▸ Set task: Extend the passage below on the three-dimensional Fierz-Pauli Lagrangian, starting right after equation (6.54).

▸ Selected text:
In 3D, the Lagrangian that gives these FP equations is given by

$${{\mathcal{L}}_{FP}}=\frac{1}{2}{{\tilde{h}}^{\mu v}}G_{\mu v}^{lin}\left( {\tilde{h}} \right)-\frac{1}{2}{{m}^{2}}\left( {{{\tilde{h}}}^{\mu v}}{{{\tilde{h}}}_{\mu v}}-{{{\tilde{h}}}^{2}} \right),$$

(6.53)

where we denote \({\tilde{h}}\equiv \eta^{\mu\nu}{\tilde{h}}_{\mu\nu}\). The 3D linearized Einstein tensor \(G_{\mu\nu}^{\text{lin}}({\tilde{h}})\) for any symmetric tensor \({\tilde{h}}_{\mu\nu}\) is defined as

$$ G_{\mu\nu}^{\text{lin}}({\tilde{h}}) \equiv \varepsilon _\mu{}^{\alpha\beta} \varepsilon _\nu{}^{\gamma\delta} \partial_\alpha\partial_\gamma {\tilde{h}}_{\beta\delta} . $$

(6.54)

▸ Entries supplied:
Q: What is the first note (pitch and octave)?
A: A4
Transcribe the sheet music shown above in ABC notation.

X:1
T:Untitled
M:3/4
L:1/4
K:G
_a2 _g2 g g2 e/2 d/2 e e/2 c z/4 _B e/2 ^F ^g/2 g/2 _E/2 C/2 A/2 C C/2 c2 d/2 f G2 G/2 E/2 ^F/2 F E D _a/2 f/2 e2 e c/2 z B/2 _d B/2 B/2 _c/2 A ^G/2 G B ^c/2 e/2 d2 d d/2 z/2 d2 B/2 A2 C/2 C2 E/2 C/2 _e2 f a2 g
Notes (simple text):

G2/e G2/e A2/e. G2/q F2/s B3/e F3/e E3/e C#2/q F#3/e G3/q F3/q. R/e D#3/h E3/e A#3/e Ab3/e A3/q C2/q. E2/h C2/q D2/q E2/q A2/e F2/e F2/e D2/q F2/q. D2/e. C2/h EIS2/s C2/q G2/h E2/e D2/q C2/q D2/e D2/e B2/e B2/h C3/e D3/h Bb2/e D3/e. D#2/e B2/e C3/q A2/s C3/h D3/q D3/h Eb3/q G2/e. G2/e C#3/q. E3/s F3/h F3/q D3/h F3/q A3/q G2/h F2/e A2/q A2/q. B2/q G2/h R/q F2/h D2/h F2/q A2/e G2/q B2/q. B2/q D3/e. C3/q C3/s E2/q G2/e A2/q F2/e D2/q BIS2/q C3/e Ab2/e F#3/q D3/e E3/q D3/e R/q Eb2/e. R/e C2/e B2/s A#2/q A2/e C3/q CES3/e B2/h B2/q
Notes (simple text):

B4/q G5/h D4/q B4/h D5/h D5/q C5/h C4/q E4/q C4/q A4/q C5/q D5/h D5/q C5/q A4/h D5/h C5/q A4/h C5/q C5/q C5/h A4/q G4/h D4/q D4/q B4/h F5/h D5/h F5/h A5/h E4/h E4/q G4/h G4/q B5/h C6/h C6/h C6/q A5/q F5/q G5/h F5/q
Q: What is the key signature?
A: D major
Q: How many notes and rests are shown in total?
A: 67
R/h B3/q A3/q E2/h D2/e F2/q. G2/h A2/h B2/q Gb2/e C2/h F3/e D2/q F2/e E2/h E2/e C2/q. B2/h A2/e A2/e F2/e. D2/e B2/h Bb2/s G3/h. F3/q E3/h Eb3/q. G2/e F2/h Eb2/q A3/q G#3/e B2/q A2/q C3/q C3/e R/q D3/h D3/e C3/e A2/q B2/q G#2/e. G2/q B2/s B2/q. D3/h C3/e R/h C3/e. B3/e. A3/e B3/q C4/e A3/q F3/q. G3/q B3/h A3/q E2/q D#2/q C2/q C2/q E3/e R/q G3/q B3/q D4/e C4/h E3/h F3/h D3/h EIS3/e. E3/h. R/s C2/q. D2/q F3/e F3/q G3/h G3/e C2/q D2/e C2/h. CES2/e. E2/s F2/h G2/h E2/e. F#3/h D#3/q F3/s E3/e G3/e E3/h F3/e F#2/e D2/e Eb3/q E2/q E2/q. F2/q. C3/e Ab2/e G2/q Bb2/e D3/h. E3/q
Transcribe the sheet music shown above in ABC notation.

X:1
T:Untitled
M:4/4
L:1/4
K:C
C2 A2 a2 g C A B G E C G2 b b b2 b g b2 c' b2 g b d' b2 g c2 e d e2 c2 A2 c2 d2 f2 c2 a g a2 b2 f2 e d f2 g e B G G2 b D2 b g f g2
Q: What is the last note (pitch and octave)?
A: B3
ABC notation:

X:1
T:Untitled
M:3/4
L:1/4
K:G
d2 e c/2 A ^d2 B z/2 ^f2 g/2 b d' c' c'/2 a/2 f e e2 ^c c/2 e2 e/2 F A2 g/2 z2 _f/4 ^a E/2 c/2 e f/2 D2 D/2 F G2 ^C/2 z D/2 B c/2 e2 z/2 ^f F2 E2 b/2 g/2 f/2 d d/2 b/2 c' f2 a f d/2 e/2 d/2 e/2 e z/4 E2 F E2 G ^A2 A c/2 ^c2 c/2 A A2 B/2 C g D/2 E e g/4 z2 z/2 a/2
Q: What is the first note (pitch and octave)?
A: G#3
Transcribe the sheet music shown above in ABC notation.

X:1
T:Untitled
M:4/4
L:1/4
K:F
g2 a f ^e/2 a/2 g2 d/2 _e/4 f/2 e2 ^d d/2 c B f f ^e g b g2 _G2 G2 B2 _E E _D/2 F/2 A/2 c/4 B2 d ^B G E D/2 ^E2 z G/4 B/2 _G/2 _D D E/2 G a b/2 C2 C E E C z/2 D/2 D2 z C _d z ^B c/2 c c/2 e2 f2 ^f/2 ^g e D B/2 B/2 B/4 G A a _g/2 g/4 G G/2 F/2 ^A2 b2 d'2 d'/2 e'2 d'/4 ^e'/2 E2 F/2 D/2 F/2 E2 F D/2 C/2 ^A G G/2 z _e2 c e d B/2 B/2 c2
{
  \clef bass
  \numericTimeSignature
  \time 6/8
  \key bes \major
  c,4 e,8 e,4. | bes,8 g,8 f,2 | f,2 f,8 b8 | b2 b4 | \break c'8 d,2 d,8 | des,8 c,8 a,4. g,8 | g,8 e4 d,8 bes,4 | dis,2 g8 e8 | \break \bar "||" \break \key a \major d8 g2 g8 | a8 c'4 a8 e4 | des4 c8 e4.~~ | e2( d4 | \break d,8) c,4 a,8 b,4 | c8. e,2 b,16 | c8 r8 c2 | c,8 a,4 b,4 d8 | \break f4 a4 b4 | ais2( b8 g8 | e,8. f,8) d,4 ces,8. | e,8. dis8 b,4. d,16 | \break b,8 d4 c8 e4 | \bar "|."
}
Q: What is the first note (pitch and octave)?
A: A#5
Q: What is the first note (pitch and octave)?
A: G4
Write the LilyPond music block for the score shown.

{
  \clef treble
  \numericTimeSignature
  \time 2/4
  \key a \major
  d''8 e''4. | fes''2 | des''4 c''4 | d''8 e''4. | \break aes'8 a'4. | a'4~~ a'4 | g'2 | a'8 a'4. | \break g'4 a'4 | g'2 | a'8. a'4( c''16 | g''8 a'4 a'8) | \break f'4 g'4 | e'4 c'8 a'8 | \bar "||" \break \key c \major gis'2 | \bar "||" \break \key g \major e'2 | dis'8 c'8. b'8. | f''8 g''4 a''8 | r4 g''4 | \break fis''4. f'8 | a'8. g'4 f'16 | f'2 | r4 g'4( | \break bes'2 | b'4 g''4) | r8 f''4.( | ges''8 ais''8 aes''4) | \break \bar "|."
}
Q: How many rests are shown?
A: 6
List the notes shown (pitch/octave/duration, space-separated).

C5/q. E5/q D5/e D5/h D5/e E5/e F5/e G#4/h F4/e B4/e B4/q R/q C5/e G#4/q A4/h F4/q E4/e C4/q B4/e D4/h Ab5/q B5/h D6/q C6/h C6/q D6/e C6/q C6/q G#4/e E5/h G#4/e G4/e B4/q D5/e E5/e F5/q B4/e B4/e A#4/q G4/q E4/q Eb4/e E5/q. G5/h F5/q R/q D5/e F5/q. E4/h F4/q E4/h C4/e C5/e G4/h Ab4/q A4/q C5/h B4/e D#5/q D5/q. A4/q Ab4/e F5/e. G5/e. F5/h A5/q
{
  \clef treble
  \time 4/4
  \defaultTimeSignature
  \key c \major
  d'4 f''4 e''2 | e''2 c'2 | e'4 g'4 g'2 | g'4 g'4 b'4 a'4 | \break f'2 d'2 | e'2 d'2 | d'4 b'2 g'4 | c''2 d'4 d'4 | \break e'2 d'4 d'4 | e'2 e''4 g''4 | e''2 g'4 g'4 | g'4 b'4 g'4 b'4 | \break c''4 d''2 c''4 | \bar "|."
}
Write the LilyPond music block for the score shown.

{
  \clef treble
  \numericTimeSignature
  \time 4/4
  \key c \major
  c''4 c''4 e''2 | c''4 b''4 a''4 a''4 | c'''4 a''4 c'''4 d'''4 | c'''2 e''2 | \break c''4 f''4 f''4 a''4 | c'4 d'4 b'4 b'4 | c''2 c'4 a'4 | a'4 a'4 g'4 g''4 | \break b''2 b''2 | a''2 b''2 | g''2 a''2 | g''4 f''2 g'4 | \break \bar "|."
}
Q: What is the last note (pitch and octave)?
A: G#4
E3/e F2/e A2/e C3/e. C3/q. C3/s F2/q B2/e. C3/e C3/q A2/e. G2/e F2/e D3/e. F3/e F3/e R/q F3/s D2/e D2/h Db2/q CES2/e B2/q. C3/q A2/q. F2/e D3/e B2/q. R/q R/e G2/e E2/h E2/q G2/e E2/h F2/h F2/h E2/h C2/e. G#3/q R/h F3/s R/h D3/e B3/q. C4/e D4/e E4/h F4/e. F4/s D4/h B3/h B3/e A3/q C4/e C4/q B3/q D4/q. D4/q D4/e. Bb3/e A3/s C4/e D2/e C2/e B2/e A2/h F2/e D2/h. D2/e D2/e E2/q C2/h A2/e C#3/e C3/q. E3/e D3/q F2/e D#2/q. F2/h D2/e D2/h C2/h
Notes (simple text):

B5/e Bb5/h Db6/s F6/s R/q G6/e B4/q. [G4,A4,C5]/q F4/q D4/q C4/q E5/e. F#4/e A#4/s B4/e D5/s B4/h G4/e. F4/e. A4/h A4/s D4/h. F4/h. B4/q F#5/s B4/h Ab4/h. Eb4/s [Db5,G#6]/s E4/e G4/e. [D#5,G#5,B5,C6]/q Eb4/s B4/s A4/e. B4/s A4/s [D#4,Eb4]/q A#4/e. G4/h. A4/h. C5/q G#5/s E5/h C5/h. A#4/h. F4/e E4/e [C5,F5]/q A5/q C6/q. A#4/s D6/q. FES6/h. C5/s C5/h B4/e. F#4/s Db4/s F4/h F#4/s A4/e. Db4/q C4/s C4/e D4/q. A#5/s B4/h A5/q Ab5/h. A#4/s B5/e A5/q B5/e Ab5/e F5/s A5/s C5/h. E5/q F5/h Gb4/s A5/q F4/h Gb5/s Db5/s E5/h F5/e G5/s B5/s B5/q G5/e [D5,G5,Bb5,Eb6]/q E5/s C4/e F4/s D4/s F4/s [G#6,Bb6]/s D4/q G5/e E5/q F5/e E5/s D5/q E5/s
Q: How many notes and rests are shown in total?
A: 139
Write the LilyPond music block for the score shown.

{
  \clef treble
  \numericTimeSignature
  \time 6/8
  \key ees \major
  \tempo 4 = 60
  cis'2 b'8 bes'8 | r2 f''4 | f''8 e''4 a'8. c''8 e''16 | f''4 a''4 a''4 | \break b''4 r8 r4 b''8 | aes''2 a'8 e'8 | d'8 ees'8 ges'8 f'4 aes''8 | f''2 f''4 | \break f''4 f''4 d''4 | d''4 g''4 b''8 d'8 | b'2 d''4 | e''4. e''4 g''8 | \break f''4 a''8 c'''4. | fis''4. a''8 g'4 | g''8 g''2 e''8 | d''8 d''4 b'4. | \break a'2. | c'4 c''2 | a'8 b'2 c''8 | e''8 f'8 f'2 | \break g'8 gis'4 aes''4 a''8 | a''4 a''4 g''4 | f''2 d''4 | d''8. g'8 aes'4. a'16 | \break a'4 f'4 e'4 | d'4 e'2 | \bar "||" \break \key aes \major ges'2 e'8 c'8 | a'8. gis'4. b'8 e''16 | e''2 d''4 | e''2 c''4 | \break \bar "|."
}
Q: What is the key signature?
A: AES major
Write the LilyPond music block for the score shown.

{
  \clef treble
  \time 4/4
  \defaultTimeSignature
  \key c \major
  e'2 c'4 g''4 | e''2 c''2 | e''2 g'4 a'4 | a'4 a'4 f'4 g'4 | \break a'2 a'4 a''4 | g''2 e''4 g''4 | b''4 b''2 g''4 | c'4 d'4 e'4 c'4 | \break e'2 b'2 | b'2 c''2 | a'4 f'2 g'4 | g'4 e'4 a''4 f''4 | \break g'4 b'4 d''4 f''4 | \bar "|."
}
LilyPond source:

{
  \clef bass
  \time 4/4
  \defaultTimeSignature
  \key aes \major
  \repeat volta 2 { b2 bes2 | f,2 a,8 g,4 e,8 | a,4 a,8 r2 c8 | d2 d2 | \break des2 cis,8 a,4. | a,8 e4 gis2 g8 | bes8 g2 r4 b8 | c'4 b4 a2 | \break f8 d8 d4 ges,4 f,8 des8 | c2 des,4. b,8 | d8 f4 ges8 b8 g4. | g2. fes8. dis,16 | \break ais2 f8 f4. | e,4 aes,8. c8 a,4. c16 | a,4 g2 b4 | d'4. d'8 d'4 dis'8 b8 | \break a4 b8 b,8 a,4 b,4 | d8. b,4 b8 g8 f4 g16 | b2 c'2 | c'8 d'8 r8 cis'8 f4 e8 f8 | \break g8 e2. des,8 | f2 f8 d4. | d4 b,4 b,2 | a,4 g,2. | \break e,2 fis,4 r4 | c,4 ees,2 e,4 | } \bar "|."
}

▸ Task answer:
We note that the trace \({\tilde{h}}\) plays the role of an auxiliary field: it is needed to write down a Lagrangian but it does not describe a physical degree of freedom. Such auxiliary fields become more and more abundant when one considers fields with spin higher than two. It is instructive to see what goes wrong if one actually tries to write down a FP Lagrangian in terms of a symmetric and traceless tensor H _μν alone. The Klein-Gordon equation and the differential subsidiary condition for H _μν would read:

$$ \bigl(\Box - m^2 \bigr) H_{\mu\nu}=0 ,\qquad \partial^\mu H_{\mu\nu}=0 . $$

(6.55)

In analogy with the spin-1 case one could try to combine the above equations into the following single equation of motion:

$$ \partial^\rho(\partial_\rho H_{\mu\nu}- \partial_\mu H_{\rho\nu}) - m^2 H_{\mu\nu}=0 . $$

(6.56)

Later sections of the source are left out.